« Il n’y a aucune preuve que [Pinto Moreira] ait commis un crime de corruption. C’est notre compréhension », a déclaré l’avocat Fernando Bandeira à Lusa, à la sortie du Tribunal d’Espinho, dans le district d’Aveiro, où se déroulent les plaidoiries finales du cas de corruption à la mairie locale impliquant deux anciens élus.
L’avocat a indiqué que le processus « reposait sur une interprétation des écoutes » qu’il considère ni adéquate ni correcte, ajoutant que la plupart d’entre elles sont des écoutes auxquelles son client n’a pas participé.
Devant le collectif de juges, l’avocat a affirmé que Francisco Pessegueiro, co-accusé dans le procès, n’a jamais remis d’argent à Pinto Moreira, ni celui-ci ne lui en a demandé, affirmant que l’accusation « est basée sur un mensonge ».
« Il n’existe aucune écoute montrant Pinto Moreira demandant de l’argent ou Francisco Pessegueiro en offrant, ni montrant Pinto Moreira disant qu’il va commettre un acte illégal », a-t-il déclaré.
Fernando Bandeira a également attiré l’attention sur plusieurs contradictions dans l’accusation du ministère public, qui affirme que l’accusé « a reçu l’argent avant de l’avoir demandé ».
« Comment peut-on accorder du crédit à une accusation basée sur un mensonge », a-t-il questionné, affirmant que les écoutes « montrent bien le bluff permanent de Pessegueiro et l’erreur de l’accusation du ministère public ».
Il a également assuré que son client n’a pas interféré dans les processus de décision ni obtenu d’avantage pour l’entrepreneur Francisco Pessegueiro, rappelant que les techniciens de l’autarcie qui se sont prononcés sur les projets « n’ont jamais perdu l’autonomie de leur décision ».
L’avocat a encore critiqué l’enquête, considérant que le travail a été « mal réalisé et incomplet », et a déclaré que Pinto Moreira a vu sa vie publique ruinée par ce processus, qui lui a « laissé des marques personnelles, familiales et même professionnelles ».

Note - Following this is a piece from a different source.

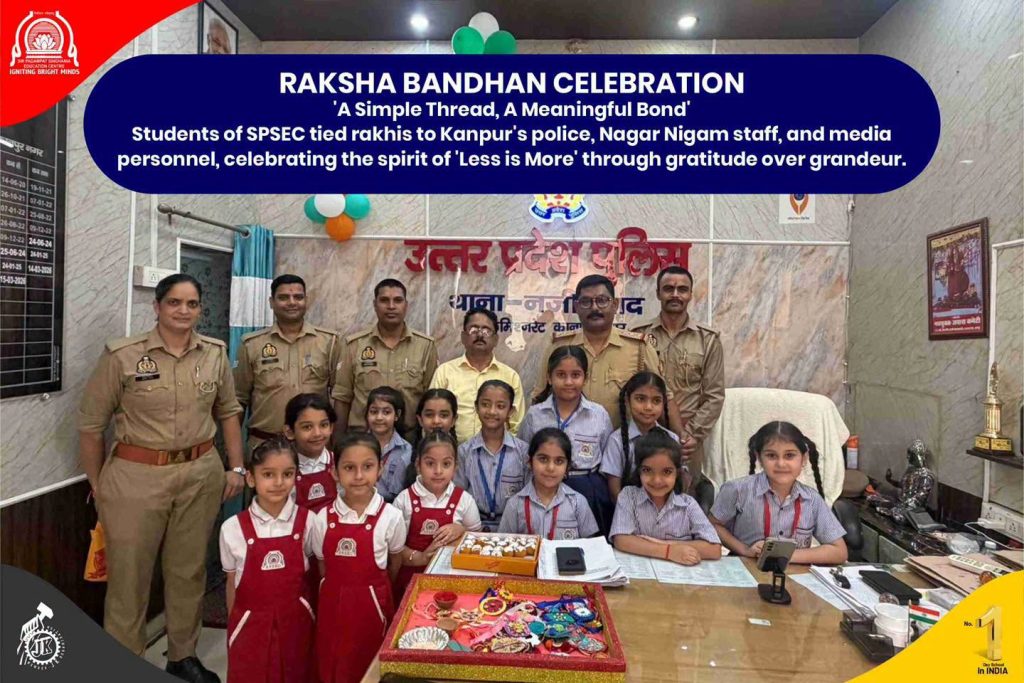 Less in Grandeur More in Gratitude Raksha Bandhan at SPSEC Group photo of police officers with smiling students during Raksha Bandhan celebration in a decorated room, banner in blue above.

Pinto Moreira est soupçonné d’avoir demandé à l’entrepreneur Francisco Pessegueiro 50 000 euros pour ses « démarches politiques » dans deux projets urbanistiques.
L’ex-élus, pour lequel le ministère public a requis une peine de cinq à neuf ans de prison, est accusé de deux crimes de corruption passive aggravée, d’un crime de trafic d’influences et d’un crime de violation des règles urbanistiques par fonctionnaire.
La session a été interrompue pour le déjeuner, se poursuivant l’après-midi avec les plaidoiries de l’avocat de l’ancien chef de la division des Travaux Particuliers et Licences de la mairie d’Espinho, José Costa.
Le procès Vórtex, qui a commencé à être jugé au Tribunal d’Espinho le 5 septembre 2024, est lié à des actes de corruption dans des projets immobiliers et des licences urbanistiques à la mairie d’Espinho, impliquant deux anciens élus.
L’opération a culminé le 10 janvier 2023 avec l’arrestation de l’alors président de la mairie, Miguel Reis, du chef de la Division de l’Urbanisme et de l’Environnement de cette autarcie, d’un architecte et de deux entrepreneurs pour des soupçons de corruption active et passive, de prévarication, d’abus de pouvoir et de trafic d’influences.
En juillet de la même année, le ministère public a déduit une accusation contre huit accusés et cinq entreprises, y compris l’alors député du PSD Pinto Moreira, qui était le prédécesseur de Miguel Reis à la mairie d’Espinho.